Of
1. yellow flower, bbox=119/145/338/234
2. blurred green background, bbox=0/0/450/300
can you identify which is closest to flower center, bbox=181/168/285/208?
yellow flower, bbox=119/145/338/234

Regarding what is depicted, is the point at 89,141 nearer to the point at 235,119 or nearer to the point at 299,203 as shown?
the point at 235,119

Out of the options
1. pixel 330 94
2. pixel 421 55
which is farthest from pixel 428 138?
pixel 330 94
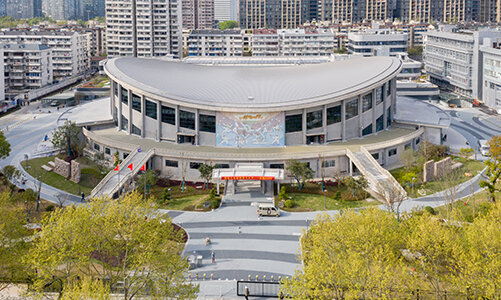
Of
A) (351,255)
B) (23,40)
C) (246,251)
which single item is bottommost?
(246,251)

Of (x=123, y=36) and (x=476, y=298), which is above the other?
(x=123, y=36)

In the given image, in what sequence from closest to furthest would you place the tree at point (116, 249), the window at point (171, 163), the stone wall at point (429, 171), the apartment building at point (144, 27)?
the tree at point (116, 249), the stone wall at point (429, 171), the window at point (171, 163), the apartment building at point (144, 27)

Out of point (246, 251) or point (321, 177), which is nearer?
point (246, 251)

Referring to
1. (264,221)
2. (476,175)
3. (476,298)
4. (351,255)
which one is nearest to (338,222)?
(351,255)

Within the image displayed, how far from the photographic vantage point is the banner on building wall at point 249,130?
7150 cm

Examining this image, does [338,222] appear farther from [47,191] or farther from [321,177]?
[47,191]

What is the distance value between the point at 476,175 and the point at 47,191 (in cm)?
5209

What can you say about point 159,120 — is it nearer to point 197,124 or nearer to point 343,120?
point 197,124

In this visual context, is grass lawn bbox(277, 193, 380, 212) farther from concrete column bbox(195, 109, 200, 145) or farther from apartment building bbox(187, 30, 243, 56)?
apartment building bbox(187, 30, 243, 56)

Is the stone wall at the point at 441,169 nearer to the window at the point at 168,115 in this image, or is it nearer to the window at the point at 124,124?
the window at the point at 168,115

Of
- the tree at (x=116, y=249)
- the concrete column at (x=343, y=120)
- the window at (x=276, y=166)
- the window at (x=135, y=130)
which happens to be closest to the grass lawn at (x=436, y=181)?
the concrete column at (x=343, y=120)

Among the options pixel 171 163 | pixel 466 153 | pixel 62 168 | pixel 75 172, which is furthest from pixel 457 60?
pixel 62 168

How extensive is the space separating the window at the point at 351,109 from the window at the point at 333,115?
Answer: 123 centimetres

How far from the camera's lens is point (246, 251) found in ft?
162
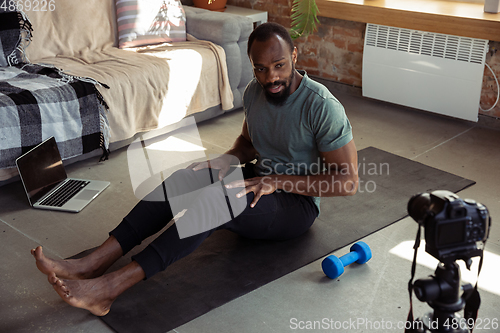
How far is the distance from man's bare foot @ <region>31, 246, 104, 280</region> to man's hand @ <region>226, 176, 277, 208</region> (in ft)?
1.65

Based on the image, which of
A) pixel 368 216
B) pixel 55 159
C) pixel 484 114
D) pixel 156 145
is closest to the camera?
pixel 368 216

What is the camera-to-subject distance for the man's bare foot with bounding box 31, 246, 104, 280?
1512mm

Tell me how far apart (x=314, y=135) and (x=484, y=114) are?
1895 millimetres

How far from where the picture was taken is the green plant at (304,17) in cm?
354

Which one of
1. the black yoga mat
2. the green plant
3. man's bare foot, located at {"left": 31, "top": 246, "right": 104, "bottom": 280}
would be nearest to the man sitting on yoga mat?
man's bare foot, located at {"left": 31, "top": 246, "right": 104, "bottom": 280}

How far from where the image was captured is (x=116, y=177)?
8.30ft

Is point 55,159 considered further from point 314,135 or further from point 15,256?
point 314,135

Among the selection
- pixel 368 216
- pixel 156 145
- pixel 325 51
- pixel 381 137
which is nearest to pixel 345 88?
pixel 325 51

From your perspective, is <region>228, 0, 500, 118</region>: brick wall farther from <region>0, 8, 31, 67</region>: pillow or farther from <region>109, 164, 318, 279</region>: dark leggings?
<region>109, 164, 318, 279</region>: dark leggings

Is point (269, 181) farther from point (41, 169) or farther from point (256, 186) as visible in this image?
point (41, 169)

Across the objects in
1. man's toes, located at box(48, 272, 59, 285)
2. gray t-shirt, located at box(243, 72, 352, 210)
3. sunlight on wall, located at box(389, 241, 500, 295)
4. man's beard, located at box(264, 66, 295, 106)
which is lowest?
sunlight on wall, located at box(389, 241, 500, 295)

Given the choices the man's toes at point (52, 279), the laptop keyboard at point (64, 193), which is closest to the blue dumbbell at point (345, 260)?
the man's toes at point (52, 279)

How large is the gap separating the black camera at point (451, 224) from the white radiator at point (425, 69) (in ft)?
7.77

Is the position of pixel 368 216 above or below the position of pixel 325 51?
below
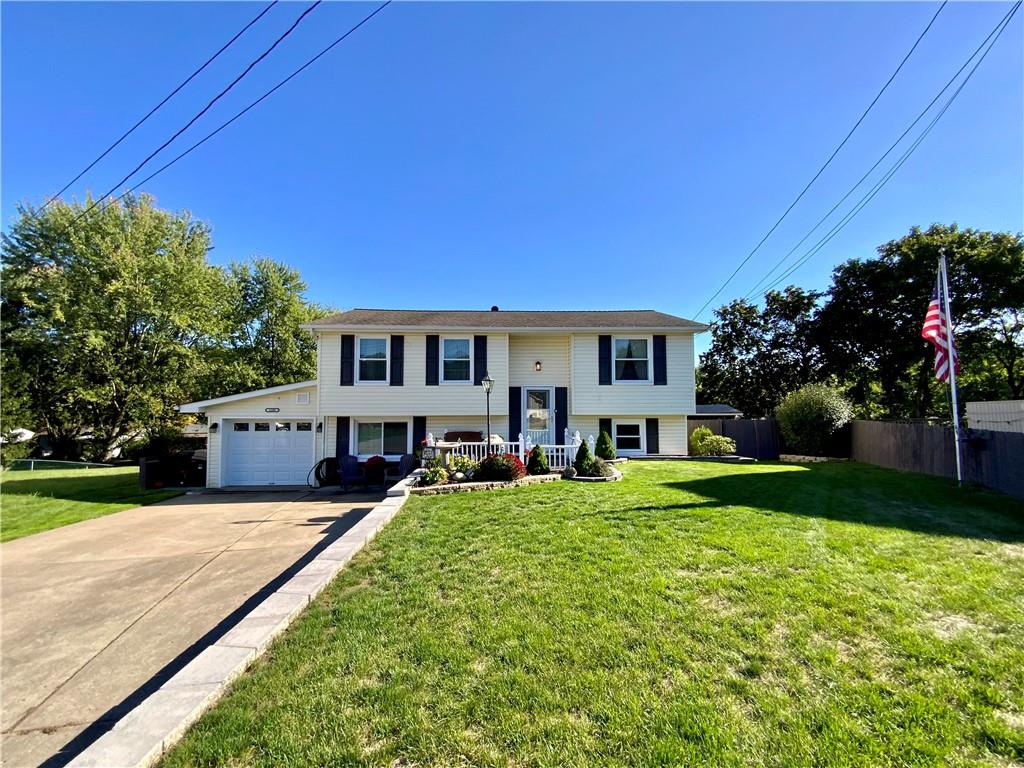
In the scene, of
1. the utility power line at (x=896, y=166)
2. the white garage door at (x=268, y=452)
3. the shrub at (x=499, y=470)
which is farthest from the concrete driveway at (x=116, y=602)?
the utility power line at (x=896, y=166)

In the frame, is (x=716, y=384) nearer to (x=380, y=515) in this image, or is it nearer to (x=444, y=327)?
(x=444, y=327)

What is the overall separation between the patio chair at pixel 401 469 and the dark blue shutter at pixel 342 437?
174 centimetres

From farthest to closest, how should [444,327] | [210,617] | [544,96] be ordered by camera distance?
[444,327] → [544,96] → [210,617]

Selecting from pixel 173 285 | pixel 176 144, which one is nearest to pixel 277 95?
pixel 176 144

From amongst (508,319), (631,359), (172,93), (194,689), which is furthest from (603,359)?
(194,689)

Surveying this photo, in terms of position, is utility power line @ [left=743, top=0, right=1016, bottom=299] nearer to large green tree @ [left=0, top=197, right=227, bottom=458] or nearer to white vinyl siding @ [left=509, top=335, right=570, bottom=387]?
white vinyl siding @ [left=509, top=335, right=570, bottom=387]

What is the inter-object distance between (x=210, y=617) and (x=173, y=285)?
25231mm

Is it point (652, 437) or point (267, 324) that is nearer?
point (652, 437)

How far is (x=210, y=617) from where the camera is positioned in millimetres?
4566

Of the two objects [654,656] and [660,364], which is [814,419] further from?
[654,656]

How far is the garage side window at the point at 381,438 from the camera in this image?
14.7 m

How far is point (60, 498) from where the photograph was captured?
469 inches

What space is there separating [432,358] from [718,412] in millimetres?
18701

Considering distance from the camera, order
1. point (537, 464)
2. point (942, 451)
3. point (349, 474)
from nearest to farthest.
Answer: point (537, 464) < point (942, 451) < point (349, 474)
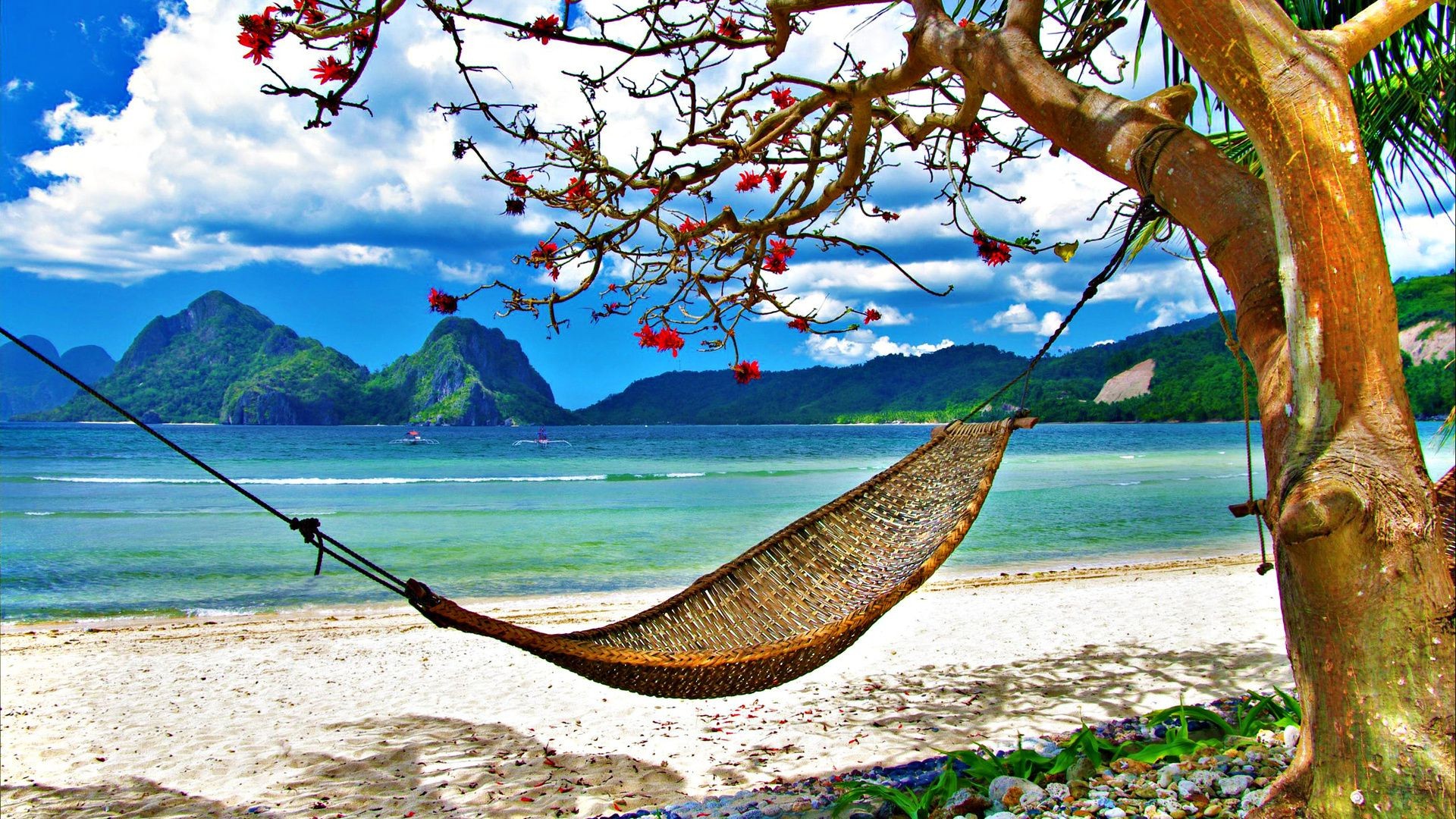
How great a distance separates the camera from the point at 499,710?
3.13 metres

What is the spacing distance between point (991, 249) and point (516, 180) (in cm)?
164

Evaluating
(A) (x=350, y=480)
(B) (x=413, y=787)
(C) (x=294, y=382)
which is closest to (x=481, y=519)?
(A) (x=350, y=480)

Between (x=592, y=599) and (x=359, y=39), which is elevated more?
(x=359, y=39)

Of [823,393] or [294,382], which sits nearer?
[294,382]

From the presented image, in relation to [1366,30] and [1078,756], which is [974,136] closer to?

Exercise brief: Retype all of the data above word for word, leaving the pictures out.

Solution:
Of
1. yellow flower, bbox=119/145/338/234
2. blurred green background, bbox=0/0/450/300
can you identify which is closest to flower center, bbox=181/168/285/208?
yellow flower, bbox=119/145/338/234

Regarding what is depicted, is the point at 89,141 nearer to the point at 235,119 or nearer to the point at 299,203 as shown?
the point at 235,119

Out of the options
1. pixel 330 94
2. pixel 421 55
which is farthest from pixel 428 138?
pixel 330 94
Of
A) (351,255)
B) (23,40)
C) (246,251)
which single item is bottommost?
(246,251)

Of (x=123, y=36) and (x=476, y=298), which is above the other?
(x=123, y=36)

In the given image, in what sequence from closest to furthest would you place the tree at point (116, 249), the window at point (171, 163), the stone wall at point (429, 171), the apartment building at point (144, 27)?
the tree at point (116, 249), the stone wall at point (429, 171), the window at point (171, 163), the apartment building at point (144, 27)

Out of point (246, 251) or point (321, 177), which is nearer?
point (246, 251)

Referring to
1. (264,221)
2. (476,175)
3. (476,298)
4. (351,255)
which one is nearest to (338,222)?
(351,255)

Within the image displayed, how far from the photographic vantage point is the banner on building wall at point 249,130?
7150 cm

Examining this image, does [338,222] appear farther from [47,191] or farther from [321,177]?
[47,191]

What is the distance value between the point at 476,175 and the point at 47,191 (in cm)?
5209

What can you say about point 159,120 — is it nearer to point 197,124 or nearer to point 343,120?
point 197,124

In this visual context, is grass lawn bbox(277, 193, 380, 212) farther from concrete column bbox(195, 109, 200, 145) or farther from apartment building bbox(187, 30, 243, 56)?
apartment building bbox(187, 30, 243, 56)

Is the stone wall at the point at 441,169 nearer to the window at the point at 168,115 in this image, or is it nearer to the window at the point at 124,124?
the window at the point at 168,115

Of
- the tree at (x=116, y=249)
- the concrete column at (x=343, y=120)
- the window at (x=276, y=166)
- the window at (x=135, y=130)
which happens to be closest to the grass lawn at (x=436, y=181)?
the concrete column at (x=343, y=120)

Among the options pixel 171 163 | pixel 466 153 | pixel 62 168 | pixel 75 172, which is furthest from pixel 457 60?
pixel 62 168

How extensive is the space separating the window at the point at 351,109 from the window at the point at 333,115?
Answer: 123 centimetres

How far from the camera's lens is point (246, 251) found in ft?
162
How far is the distance from man's bare foot @ <region>31, 246, 104, 280</region> to man's hand @ <region>226, 176, 277, 208</region> (in ft)?
1.65

Based on the image, which of
A) pixel 368 216
B) pixel 55 159
C) pixel 484 114
D) pixel 156 145
is closest to the camera?
pixel 368 216

What is the camera-to-subject distance for the man's bare foot with bounding box 31, 246, 104, 280?
1512mm

Tell me how far apart (x=314, y=135) and (x=484, y=114) are?
1895 millimetres

How far from where the picture was taken is the green plant at (304,17) in cm?
354

Which one of
1. the black yoga mat
2. the green plant
3. man's bare foot, located at {"left": 31, "top": 246, "right": 104, "bottom": 280}
would be nearest to the man sitting on yoga mat?
man's bare foot, located at {"left": 31, "top": 246, "right": 104, "bottom": 280}

How far from where the image was captured is (x=116, y=177)?
8.30ft

Is point 55,159 considered further from point 314,135 or further from point 15,256?
point 314,135

Among the selection
- pixel 368 216
- pixel 156 145
- pixel 325 51
- pixel 381 137
which is nearest to pixel 345 88?
pixel 325 51

From your perspective, is <region>228, 0, 500, 118</region>: brick wall farther from <region>0, 8, 31, 67</region>: pillow or farther from <region>109, 164, 318, 279</region>: dark leggings?
<region>109, 164, 318, 279</region>: dark leggings

Is point (269, 181) farther from point (41, 169) or farther from point (256, 186) as visible in this image?
point (41, 169)

Across the objects in
1. man's toes, located at box(48, 272, 59, 285)
2. gray t-shirt, located at box(243, 72, 352, 210)
3. sunlight on wall, located at box(389, 241, 500, 295)
4. man's beard, located at box(264, 66, 295, 106)
which is lowest?
sunlight on wall, located at box(389, 241, 500, 295)

Given the choices the man's toes at point (52, 279), the laptop keyboard at point (64, 193), which is closest to the blue dumbbell at point (345, 260)?
the man's toes at point (52, 279)

How large is the gap separating the black camera at point (451, 224) from the white radiator at point (425, 69) (in ft)?
7.77

Is the position of pixel 368 216 above or below the position of pixel 325 51?
below
In the scene, of
1. the utility power line at (x=896, y=166)
2. the white garage door at (x=268, y=452)
3. the shrub at (x=499, y=470)
which is farthest from the concrete driveway at (x=116, y=602)?
the utility power line at (x=896, y=166)

In the frame, is (x=716, y=384) nearer to (x=380, y=515) in this image, or is it nearer to (x=444, y=327)?
(x=444, y=327)

What is the overall separation between the patio chair at pixel 401 469 and the dark blue shutter at pixel 342 437?
174 centimetres

From farthest to closest, how should [444,327] | [210,617] | [544,96] be ordered by camera distance?
[444,327] → [544,96] → [210,617]

Selecting from pixel 173 285 | pixel 176 144, which one is nearest to pixel 277 95?
pixel 176 144

From amongst (508,319), (631,359), (172,93), (194,689), which is furthest from (603,359)?
(194,689)

Surveying this photo, in terms of position, is utility power line @ [left=743, top=0, right=1016, bottom=299] nearer to large green tree @ [left=0, top=197, right=227, bottom=458] or nearer to white vinyl siding @ [left=509, top=335, right=570, bottom=387]?
white vinyl siding @ [left=509, top=335, right=570, bottom=387]

What is the inter-object distance between (x=210, y=617) and (x=173, y=285)?
25231mm

Is it point (652, 437) or point (267, 324) that is nearer?
point (652, 437)

How far is (x=210, y=617) from where the camera is positioned in millimetres?
4566

Of the two objects [654,656] and [660,364], which is [814,419] further from?
[654,656]

How far is the garage side window at the point at 381,438 from the camera in this image?
14.7 m

How far is point (60, 498) from where the photograph was captured?
469 inches

What space is there separating [432,358] from [718,412] in millimetres?
18701

Considering distance from the camera, order
1. point (537, 464)
2. point (942, 451)
3. point (349, 474)
from nearest to farthest.
Answer: point (537, 464) < point (942, 451) < point (349, 474)
How great a distance separates the camera from the point at 499,710?
3.13 metres

What is the spacing distance between point (991, 249) and point (516, 180) (in cm)?
164

Evaluating
(A) (x=350, y=480)
(B) (x=413, y=787)
(C) (x=294, y=382)
which is closest to (x=481, y=519)?
(A) (x=350, y=480)

Between (x=592, y=599) and (x=359, y=39), which is elevated more?
(x=359, y=39)

Of [823,393] or [294,382], which sits nearer?
[294,382]

From the presented image, in relation to [1366,30] and [1078,756], which is [974,136] closer to?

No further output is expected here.